== Segment start ==

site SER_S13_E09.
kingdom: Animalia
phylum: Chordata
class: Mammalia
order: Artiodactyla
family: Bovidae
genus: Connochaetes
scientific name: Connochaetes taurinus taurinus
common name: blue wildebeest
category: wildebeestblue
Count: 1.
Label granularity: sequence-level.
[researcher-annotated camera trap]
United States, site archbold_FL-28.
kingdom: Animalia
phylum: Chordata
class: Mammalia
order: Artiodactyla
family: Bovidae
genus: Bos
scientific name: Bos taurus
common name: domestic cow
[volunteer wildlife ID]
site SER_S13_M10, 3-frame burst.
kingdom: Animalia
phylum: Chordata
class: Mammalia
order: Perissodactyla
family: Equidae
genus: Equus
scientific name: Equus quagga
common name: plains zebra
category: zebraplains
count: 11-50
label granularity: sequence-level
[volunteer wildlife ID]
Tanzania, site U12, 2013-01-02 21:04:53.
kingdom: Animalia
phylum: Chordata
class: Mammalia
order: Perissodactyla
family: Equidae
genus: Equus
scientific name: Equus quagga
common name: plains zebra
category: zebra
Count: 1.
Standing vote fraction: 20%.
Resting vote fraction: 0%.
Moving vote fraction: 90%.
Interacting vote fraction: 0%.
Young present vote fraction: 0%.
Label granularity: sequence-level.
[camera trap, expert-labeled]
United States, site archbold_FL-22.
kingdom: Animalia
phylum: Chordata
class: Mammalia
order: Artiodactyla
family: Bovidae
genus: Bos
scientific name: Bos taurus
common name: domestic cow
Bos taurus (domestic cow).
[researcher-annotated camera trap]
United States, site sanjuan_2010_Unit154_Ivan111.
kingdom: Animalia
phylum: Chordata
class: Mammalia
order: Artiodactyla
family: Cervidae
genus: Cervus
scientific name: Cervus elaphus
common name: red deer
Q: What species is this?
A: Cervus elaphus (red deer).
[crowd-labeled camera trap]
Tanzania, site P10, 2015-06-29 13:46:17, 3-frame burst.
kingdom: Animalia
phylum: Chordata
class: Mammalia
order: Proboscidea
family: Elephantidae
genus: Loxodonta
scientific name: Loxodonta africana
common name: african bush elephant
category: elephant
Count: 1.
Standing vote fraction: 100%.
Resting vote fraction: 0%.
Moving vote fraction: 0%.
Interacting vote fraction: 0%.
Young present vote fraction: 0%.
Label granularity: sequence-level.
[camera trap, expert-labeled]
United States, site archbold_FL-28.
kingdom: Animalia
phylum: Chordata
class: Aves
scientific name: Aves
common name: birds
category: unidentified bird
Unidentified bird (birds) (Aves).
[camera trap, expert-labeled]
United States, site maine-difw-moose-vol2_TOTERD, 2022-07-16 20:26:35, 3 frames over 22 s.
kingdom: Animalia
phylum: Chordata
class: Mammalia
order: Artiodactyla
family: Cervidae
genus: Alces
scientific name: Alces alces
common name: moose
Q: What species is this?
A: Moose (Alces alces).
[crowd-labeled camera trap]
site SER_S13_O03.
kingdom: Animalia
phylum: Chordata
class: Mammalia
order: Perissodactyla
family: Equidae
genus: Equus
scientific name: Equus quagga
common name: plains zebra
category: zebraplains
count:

== Segment end ==

## About this task
Please repeat all the records above exactly as they appear.

## Expected output
site SER_S13_E09.
kingdom: Animalia
phylum: Chordata
class: Mammalia
order: Artiodactyla
family: Bovidae
genus: Connochaetes
scientific name: Connochaetes taurinus taurinus
common name: blue wildebeest
category: wildebeestblue
Count: 1.
Label granularity: sequence-level.
[researcher-annotated camera trap]
United States, site archbold_FL-28.
kingdom: Animalia
phylum: Chordata
class: Mammalia
order: Artiodactyla
family: Bovidae
genus: Bos
scientific name: Bos taurus
common name: domestic cow
[volunteer wildlife ID]
site SER_S13_M10, 3-frame burst.
kingdom: Animalia
phylum: Chordata
class: Mammalia
order: Perissodactyla
family: Equidae
genus: Equus
scientific name: Equus quagga
common name: plains zebra
category: zebraplains
count: 11-50
label granularity: sequence-level
[volunteer wildlife ID]
Tanzania, site U12, 2013-01-02 21:04:53.
kingdom: Animalia
phylum: Chordata
class: Mammalia
order: Perissodactyla
family: Equidae
genus: Equus
scientific name: Equus quagga
common name: plains zebra
category: zebra
Count: 1.
Standing vote fraction: 20%.
Resting vote fraction: 0%.
Moving vote fraction: 90%.
Interacting vote fraction: 0%.
Young present vote fraction: 0%.
Label granularity: sequence-level.
[camera trap, expert-labeled]
United States, site archbold_FL-22.
kingdom: Animalia
phylum: Chordata
class: Mammalia
order: Artiodactyla
family: Bovidae
genus: Bos
scientific name: Bos taurus
common name: domestic cow
Bos taurus (domestic cow).
[researcher-annotated camera trap]
United States, site sanjuan_2010_Unit154_Ivan111.
kingdom: Animalia
phylum: Chordata
class: Mammalia
order: Artiodactyla
family: Cervidae
genus: Cervus
scientific name: Cervus elaphus
common name: red deer
Q: What species is this?
A: Cervus elaphus (red deer).
[crowd-labeled camera trap]
Tanzania, site P10, 2015-06-29 13:46:17, 3-frame burst.
kingdom: Animalia
phylum: Chordata
class: Mammalia
order: Proboscidea
family: Elephantidae
genus: Loxodonta
scientific name: Loxodonta africana
common name: african bush elephant
category: elephant
Count: 1.
Standing vote fraction: 100%.
Resting vote fraction: 0%.
Moving vote fraction: 0%.
Interacting vote fraction: 0%.
Young present vote fraction: 0%.
Label granularity: sequence-level.
[camera trap, expert-labeled]
United States, site archbold_FL-28.
kingdom: Animalia
phylum: Chordata
class: Aves
scientific name: Aves
common name: birds
category: unidentified bird
Unidentified bird (birds) (Aves).
[camera trap, expert-labeled]
United States, site maine-difw-moose-vol2_TOTERD, 2022-07-16 20:26:35, 3 frames over 22 s.
kingdom: Animalia
phylum: Chordata
class: Mammalia
order: Artiodactyla
family: Cervidae
genus: Alces
scientific name: Alces alces
common name: moose
Q: What species is this?
A: Moose (Alces alces).
[crowd-labeled camera trap]
site SER_S13_O03.
kingdom: Animalia
phylum: Chordata
class: Mammalia
order: Perissodactyla
family: Equidae
genus: Equus
scientific name: Equus quagga
common name: plains zebra
category: zebraplains
count:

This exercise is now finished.